● Records for the exercise
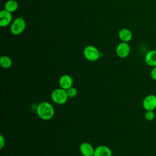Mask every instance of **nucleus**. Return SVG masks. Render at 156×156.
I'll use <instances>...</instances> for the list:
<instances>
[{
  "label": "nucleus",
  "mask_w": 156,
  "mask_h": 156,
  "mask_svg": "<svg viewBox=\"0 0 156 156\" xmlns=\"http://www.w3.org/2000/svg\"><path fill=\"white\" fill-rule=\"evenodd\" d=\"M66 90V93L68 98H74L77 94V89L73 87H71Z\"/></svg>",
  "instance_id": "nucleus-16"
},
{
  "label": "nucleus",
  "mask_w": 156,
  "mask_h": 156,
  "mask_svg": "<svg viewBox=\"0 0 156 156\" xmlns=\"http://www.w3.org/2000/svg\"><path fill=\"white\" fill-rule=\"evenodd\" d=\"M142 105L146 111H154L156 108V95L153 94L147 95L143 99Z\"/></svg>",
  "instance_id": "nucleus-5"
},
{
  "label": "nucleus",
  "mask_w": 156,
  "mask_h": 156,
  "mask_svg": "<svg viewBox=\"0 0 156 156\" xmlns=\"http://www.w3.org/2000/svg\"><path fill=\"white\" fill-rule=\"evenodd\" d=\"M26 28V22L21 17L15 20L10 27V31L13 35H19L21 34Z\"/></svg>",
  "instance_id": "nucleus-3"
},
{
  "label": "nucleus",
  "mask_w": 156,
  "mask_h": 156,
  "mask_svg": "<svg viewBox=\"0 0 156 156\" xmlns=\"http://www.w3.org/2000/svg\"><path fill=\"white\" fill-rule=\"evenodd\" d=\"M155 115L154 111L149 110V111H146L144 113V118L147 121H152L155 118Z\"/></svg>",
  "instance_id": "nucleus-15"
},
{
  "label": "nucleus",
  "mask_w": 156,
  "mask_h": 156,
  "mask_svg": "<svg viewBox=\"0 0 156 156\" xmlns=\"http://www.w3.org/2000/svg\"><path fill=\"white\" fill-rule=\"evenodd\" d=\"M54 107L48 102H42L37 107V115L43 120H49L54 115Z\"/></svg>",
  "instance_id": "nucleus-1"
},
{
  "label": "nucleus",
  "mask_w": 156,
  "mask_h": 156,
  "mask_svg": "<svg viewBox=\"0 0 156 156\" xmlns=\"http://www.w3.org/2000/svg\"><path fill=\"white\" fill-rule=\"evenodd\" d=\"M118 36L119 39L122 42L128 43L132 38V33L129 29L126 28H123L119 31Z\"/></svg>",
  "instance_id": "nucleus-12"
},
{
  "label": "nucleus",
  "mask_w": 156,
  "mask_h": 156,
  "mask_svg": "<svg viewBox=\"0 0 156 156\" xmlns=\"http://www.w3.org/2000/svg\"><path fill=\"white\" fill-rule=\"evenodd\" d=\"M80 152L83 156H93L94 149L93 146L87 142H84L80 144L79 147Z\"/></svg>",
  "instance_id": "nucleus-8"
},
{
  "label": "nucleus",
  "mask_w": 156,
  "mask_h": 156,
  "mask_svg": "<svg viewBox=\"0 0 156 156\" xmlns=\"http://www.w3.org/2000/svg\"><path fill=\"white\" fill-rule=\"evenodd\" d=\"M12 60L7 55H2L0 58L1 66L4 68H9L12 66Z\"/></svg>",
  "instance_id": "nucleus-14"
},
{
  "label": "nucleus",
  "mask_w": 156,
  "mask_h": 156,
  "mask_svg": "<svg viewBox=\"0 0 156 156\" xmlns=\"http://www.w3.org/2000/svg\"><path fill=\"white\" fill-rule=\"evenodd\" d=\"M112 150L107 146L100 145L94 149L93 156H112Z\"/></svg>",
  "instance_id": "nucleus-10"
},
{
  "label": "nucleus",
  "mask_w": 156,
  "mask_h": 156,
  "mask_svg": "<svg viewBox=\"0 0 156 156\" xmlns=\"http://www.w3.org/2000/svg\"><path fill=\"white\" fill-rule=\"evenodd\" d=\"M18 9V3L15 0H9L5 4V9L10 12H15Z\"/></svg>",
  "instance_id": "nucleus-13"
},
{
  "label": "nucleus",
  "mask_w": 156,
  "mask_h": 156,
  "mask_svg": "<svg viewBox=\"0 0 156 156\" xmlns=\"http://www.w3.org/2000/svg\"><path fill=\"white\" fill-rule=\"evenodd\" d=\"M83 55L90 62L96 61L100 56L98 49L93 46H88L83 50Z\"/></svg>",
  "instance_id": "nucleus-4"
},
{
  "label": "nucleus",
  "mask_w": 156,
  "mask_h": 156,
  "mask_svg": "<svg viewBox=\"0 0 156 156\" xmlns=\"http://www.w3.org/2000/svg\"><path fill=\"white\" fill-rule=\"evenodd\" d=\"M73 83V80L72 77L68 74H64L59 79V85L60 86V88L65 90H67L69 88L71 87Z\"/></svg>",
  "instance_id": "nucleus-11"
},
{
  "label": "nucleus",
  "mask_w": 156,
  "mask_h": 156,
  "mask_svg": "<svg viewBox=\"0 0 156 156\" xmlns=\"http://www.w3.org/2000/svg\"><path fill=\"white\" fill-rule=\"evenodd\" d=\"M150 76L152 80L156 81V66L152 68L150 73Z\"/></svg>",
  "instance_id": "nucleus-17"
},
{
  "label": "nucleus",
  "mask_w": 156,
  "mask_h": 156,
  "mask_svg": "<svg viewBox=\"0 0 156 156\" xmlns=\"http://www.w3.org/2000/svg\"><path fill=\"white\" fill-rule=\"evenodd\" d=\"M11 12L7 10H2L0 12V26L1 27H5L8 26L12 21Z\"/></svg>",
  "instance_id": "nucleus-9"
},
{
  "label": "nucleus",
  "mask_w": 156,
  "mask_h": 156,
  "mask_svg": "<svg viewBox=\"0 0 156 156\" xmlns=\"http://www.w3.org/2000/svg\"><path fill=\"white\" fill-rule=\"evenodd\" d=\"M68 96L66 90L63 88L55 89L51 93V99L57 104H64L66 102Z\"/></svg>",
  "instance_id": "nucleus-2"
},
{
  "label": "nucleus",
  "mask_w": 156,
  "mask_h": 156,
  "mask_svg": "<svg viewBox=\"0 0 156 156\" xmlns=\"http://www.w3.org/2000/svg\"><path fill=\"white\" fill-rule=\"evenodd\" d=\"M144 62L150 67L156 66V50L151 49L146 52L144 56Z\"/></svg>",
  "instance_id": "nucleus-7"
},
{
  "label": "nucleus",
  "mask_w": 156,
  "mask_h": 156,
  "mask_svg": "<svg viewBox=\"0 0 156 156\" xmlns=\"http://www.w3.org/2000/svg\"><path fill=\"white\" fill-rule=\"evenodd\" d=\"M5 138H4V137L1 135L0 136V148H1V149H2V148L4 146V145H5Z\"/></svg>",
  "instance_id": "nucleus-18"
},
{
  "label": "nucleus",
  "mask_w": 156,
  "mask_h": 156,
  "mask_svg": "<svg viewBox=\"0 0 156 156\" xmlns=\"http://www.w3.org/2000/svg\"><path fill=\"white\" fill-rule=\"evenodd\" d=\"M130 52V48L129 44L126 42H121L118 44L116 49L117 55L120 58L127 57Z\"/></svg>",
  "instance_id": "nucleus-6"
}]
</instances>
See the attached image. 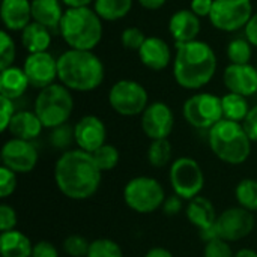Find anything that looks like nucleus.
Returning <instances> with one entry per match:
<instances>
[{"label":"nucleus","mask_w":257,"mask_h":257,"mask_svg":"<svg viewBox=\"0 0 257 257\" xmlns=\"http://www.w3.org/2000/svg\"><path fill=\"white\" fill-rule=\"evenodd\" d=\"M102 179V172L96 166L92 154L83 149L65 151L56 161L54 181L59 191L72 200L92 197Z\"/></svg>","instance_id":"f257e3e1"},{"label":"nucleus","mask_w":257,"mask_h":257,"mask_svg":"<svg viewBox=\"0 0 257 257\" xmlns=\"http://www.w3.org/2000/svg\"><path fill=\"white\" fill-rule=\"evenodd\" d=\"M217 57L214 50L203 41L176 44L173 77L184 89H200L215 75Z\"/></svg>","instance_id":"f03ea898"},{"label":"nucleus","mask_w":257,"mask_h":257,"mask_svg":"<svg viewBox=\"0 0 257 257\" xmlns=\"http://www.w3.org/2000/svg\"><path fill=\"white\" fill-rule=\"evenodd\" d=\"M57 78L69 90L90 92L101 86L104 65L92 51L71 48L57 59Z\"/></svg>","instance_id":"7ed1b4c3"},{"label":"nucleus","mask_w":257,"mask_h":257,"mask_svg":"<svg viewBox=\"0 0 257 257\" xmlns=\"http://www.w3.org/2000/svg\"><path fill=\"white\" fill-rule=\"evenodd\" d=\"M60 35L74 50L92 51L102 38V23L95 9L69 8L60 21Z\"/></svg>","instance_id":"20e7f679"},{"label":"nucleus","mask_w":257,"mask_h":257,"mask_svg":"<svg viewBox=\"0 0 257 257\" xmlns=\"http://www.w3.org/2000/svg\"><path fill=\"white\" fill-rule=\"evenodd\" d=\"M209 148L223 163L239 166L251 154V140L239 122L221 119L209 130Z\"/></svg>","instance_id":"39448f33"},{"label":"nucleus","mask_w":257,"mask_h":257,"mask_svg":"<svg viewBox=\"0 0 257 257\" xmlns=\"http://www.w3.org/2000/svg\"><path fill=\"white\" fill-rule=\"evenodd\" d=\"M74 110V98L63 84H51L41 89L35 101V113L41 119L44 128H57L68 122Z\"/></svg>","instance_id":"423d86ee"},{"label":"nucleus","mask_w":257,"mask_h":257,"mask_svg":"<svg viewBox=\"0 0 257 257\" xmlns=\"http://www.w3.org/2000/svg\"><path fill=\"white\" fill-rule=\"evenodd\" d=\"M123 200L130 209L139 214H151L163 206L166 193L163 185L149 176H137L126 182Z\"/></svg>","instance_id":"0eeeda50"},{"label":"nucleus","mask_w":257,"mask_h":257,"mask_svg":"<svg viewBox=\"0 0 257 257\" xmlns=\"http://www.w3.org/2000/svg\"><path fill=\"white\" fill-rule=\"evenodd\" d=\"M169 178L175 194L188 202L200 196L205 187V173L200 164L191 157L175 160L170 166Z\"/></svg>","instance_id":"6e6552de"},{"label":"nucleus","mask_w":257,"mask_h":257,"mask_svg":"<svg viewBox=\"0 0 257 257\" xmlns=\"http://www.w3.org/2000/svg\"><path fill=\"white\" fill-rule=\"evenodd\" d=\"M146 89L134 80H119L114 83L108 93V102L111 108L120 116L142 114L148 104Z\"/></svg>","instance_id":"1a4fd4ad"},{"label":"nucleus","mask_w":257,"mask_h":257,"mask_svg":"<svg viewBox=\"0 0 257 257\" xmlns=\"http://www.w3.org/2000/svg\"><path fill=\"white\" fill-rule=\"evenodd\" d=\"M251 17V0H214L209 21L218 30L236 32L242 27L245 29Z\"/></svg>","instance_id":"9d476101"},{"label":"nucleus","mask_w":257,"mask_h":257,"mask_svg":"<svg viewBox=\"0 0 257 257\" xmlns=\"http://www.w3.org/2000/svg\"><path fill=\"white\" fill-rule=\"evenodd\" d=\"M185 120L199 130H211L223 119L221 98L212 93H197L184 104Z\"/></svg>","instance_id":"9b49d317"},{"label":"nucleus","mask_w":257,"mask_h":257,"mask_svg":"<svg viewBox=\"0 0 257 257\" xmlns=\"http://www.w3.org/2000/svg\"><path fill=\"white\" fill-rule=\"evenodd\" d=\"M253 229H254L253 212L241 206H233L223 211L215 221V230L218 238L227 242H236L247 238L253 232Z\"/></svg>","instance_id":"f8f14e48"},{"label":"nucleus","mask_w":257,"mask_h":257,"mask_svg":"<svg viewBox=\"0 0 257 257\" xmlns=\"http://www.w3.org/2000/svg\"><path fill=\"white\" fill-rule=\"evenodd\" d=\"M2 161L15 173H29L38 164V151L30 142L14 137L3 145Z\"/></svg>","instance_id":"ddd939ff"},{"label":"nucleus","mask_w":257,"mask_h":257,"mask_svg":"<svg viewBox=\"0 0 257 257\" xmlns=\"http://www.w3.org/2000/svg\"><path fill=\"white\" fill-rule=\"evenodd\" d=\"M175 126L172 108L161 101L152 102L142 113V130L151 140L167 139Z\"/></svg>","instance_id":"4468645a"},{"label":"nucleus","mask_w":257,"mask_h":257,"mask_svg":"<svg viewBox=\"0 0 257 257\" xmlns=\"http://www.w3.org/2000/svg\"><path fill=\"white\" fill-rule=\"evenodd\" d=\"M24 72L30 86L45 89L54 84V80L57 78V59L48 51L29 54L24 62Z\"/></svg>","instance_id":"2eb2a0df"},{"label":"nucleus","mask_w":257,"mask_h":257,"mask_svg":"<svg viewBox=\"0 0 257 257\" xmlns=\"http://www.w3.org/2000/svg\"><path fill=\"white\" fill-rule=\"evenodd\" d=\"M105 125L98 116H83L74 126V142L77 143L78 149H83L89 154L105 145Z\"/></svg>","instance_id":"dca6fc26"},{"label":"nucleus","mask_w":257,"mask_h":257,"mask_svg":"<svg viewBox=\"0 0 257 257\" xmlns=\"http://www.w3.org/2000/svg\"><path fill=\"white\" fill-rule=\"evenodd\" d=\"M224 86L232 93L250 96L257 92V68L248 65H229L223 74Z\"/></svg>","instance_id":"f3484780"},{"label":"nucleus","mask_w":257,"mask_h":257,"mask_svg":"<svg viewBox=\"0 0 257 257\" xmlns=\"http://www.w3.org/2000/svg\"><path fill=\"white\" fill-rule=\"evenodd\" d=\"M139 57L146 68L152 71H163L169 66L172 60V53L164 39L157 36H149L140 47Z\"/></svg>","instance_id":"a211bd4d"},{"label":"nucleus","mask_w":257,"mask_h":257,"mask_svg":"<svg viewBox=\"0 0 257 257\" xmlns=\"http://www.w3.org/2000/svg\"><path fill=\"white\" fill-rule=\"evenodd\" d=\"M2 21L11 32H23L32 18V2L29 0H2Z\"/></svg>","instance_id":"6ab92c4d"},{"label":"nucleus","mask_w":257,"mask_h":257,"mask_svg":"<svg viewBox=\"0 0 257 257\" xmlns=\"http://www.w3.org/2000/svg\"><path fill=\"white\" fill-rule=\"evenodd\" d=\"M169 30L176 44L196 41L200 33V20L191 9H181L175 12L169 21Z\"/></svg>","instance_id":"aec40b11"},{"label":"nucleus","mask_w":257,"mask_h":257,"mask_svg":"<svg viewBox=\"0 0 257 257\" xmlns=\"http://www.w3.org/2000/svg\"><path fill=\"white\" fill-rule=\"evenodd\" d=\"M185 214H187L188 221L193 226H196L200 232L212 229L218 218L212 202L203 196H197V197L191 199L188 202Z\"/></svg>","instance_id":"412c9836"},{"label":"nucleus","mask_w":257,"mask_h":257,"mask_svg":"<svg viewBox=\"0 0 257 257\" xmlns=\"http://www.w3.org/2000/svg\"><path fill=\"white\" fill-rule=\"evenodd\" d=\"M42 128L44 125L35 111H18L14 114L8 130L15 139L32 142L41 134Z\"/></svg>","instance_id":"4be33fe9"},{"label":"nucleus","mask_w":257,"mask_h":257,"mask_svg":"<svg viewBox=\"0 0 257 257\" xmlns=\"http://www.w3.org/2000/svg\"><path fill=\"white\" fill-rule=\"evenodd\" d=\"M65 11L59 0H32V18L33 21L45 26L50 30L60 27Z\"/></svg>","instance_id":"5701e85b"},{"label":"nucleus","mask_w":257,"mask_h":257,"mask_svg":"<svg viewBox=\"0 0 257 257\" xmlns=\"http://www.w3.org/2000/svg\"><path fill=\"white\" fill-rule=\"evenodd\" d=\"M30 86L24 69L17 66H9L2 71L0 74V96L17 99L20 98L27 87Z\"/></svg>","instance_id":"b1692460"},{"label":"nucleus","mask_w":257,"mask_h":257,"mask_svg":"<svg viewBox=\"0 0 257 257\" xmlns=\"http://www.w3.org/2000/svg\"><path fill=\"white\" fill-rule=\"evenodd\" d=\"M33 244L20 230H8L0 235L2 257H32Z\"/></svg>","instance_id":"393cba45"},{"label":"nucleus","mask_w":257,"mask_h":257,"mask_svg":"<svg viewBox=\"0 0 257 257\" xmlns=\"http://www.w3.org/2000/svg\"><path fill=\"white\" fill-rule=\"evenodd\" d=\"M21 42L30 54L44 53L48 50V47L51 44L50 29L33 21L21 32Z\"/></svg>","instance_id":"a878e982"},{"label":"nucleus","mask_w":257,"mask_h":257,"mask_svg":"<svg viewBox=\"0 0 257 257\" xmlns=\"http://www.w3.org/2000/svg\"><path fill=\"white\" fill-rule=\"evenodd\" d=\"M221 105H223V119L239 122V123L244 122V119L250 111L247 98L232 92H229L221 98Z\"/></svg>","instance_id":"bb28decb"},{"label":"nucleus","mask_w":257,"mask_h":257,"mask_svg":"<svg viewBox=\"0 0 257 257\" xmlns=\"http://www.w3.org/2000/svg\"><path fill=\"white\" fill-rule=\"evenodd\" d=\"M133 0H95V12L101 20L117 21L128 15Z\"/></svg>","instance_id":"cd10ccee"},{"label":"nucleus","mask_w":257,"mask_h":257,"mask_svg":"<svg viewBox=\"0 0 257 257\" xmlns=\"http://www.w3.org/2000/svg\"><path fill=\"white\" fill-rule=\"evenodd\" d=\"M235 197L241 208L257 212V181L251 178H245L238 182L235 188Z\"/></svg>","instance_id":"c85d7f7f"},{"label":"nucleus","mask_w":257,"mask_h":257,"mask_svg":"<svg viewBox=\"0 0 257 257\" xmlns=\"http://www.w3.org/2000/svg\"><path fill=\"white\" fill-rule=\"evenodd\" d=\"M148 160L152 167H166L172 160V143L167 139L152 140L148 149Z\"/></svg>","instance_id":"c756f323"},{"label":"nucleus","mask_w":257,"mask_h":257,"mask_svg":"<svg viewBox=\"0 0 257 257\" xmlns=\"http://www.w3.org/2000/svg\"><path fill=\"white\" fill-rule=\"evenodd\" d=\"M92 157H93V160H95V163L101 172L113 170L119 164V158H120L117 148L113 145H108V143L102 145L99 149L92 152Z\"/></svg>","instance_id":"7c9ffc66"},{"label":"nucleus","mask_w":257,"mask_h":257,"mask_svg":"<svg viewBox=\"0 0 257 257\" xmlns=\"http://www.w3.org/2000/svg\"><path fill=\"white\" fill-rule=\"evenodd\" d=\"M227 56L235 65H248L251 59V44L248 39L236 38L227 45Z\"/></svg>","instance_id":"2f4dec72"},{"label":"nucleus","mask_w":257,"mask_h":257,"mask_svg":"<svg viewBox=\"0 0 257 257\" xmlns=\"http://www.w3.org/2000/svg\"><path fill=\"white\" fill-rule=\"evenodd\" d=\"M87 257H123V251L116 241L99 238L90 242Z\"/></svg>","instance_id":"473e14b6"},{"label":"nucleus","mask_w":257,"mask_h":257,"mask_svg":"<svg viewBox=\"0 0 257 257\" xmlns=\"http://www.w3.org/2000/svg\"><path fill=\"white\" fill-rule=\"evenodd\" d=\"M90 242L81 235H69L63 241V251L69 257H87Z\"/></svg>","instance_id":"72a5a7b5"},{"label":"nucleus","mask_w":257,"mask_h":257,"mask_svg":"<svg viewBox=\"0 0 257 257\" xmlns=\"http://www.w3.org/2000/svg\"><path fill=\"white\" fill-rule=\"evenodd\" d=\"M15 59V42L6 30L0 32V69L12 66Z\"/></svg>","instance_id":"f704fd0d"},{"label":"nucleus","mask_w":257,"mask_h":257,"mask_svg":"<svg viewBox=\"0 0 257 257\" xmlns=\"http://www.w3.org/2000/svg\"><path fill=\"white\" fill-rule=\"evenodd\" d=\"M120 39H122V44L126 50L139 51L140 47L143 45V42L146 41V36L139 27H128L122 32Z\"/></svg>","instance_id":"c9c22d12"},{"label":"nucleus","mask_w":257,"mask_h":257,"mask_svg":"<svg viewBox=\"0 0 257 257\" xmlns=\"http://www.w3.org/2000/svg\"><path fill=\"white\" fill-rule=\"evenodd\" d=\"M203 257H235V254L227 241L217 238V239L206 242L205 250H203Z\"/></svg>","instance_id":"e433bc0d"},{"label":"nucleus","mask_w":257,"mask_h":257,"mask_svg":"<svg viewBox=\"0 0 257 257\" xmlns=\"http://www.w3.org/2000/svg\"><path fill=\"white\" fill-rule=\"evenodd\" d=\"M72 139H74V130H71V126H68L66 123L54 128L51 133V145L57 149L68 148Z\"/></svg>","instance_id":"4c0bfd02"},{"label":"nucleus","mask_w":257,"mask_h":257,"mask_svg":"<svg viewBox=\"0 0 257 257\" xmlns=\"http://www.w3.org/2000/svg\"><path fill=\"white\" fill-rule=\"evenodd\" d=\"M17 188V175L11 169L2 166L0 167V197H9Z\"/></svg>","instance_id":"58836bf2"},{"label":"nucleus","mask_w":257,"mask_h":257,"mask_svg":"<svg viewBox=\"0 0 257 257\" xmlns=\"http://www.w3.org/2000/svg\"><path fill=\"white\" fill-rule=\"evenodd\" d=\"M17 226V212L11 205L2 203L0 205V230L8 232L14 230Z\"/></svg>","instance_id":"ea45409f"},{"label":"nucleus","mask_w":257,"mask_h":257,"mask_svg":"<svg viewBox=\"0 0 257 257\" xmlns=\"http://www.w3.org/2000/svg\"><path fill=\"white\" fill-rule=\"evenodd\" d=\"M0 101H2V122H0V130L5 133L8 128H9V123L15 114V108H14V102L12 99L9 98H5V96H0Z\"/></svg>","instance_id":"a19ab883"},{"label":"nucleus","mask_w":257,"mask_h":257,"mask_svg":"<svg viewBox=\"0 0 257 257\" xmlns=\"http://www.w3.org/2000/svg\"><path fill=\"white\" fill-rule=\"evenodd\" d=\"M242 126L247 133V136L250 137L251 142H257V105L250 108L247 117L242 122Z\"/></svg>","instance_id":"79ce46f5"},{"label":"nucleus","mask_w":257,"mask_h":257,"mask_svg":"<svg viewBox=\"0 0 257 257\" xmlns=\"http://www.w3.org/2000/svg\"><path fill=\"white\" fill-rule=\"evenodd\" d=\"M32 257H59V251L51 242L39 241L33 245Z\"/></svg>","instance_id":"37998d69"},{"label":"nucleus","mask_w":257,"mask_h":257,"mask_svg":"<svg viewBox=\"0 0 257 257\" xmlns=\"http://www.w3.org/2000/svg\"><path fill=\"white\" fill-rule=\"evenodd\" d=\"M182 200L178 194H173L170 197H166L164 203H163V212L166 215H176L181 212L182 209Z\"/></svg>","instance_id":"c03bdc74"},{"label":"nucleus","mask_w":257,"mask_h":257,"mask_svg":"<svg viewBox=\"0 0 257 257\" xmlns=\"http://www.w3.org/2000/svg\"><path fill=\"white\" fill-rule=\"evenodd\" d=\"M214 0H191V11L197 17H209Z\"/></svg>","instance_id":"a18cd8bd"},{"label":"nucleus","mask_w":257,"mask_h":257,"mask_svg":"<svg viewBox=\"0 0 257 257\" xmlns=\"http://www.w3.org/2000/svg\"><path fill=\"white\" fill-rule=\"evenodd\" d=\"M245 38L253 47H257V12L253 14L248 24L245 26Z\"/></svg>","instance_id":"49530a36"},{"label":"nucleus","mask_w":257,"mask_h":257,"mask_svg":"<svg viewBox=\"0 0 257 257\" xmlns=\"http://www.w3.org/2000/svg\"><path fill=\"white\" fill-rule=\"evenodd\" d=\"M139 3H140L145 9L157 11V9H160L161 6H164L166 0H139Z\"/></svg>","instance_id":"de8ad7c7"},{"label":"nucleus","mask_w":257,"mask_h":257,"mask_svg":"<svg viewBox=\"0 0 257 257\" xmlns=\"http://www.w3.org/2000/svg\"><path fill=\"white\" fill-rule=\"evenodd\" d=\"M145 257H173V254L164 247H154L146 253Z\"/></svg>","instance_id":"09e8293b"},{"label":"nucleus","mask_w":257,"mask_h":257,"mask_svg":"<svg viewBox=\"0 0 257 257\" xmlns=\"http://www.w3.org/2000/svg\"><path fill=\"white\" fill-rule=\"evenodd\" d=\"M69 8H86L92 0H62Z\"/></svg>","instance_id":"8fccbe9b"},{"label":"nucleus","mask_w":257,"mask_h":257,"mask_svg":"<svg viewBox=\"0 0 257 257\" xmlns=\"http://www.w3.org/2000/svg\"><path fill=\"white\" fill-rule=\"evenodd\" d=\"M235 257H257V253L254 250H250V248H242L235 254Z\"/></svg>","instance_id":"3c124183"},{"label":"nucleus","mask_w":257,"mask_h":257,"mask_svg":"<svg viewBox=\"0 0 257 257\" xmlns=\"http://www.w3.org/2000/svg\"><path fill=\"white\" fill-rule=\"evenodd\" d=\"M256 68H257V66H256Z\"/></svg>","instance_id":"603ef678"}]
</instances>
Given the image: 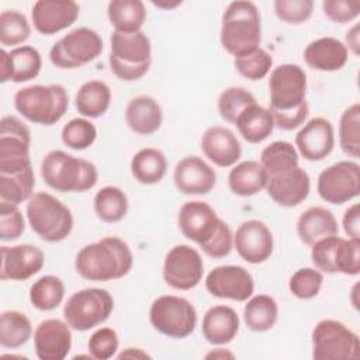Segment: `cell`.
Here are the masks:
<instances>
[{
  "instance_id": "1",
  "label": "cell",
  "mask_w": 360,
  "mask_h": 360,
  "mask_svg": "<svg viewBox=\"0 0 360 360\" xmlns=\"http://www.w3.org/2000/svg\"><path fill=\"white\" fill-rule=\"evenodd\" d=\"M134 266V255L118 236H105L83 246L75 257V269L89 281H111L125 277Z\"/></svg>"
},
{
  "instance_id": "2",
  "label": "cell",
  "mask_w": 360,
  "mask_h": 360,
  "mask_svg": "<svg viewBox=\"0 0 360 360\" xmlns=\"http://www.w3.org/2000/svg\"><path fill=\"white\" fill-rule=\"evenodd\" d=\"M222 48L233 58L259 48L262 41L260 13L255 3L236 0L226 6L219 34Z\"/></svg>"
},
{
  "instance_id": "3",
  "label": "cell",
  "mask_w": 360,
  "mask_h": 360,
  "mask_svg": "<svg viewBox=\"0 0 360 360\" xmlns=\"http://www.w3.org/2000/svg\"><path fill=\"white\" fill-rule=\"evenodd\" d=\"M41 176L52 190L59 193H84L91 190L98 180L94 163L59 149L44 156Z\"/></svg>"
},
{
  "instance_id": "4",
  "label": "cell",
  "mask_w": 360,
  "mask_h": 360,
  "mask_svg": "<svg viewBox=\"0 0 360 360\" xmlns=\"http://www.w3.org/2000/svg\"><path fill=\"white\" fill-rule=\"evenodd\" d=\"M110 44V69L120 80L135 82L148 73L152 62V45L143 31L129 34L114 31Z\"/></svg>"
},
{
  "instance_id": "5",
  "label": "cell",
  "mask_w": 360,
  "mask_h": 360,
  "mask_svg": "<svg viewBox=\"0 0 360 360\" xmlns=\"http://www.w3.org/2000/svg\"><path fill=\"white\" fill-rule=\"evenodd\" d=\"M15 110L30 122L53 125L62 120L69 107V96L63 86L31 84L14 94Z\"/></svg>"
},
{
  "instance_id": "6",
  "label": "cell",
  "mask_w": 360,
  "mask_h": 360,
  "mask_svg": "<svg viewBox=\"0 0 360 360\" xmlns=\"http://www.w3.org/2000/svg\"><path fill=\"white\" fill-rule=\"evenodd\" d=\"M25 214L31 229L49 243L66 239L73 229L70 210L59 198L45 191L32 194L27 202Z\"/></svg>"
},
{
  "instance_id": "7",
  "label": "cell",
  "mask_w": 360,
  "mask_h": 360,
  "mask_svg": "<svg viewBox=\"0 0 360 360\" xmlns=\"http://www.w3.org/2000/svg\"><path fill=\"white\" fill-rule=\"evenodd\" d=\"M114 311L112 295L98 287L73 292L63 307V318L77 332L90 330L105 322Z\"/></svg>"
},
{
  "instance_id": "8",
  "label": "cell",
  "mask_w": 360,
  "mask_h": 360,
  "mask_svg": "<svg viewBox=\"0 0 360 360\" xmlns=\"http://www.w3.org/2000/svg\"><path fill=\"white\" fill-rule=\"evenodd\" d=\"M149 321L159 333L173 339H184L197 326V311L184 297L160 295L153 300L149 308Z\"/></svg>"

● Work to be completed
Reproduce the data verbatim from its first line through the line that contains "28V22L21 17L15 20L10". Leave out any images.

● Exercise result
Mask every instance of **nucleus**. Return SVG masks. Render at 156×156.
I'll use <instances>...</instances> for the list:
<instances>
[{
  "label": "nucleus",
  "mask_w": 156,
  "mask_h": 156,
  "mask_svg": "<svg viewBox=\"0 0 156 156\" xmlns=\"http://www.w3.org/2000/svg\"><path fill=\"white\" fill-rule=\"evenodd\" d=\"M66 90V93L68 98H74L77 94V89L73 87H71Z\"/></svg>",
  "instance_id": "nucleus-16"
},
{
  "label": "nucleus",
  "mask_w": 156,
  "mask_h": 156,
  "mask_svg": "<svg viewBox=\"0 0 156 156\" xmlns=\"http://www.w3.org/2000/svg\"><path fill=\"white\" fill-rule=\"evenodd\" d=\"M142 105L146 111H154L156 108V95L153 94L147 95L143 99Z\"/></svg>",
  "instance_id": "nucleus-5"
},
{
  "label": "nucleus",
  "mask_w": 156,
  "mask_h": 156,
  "mask_svg": "<svg viewBox=\"0 0 156 156\" xmlns=\"http://www.w3.org/2000/svg\"><path fill=\"white\" fill-rule=\"evenodd\" d=\"M26 28V22L21 17L15 20L10 27V31L13 35H19L21 34Z\"/></svg>",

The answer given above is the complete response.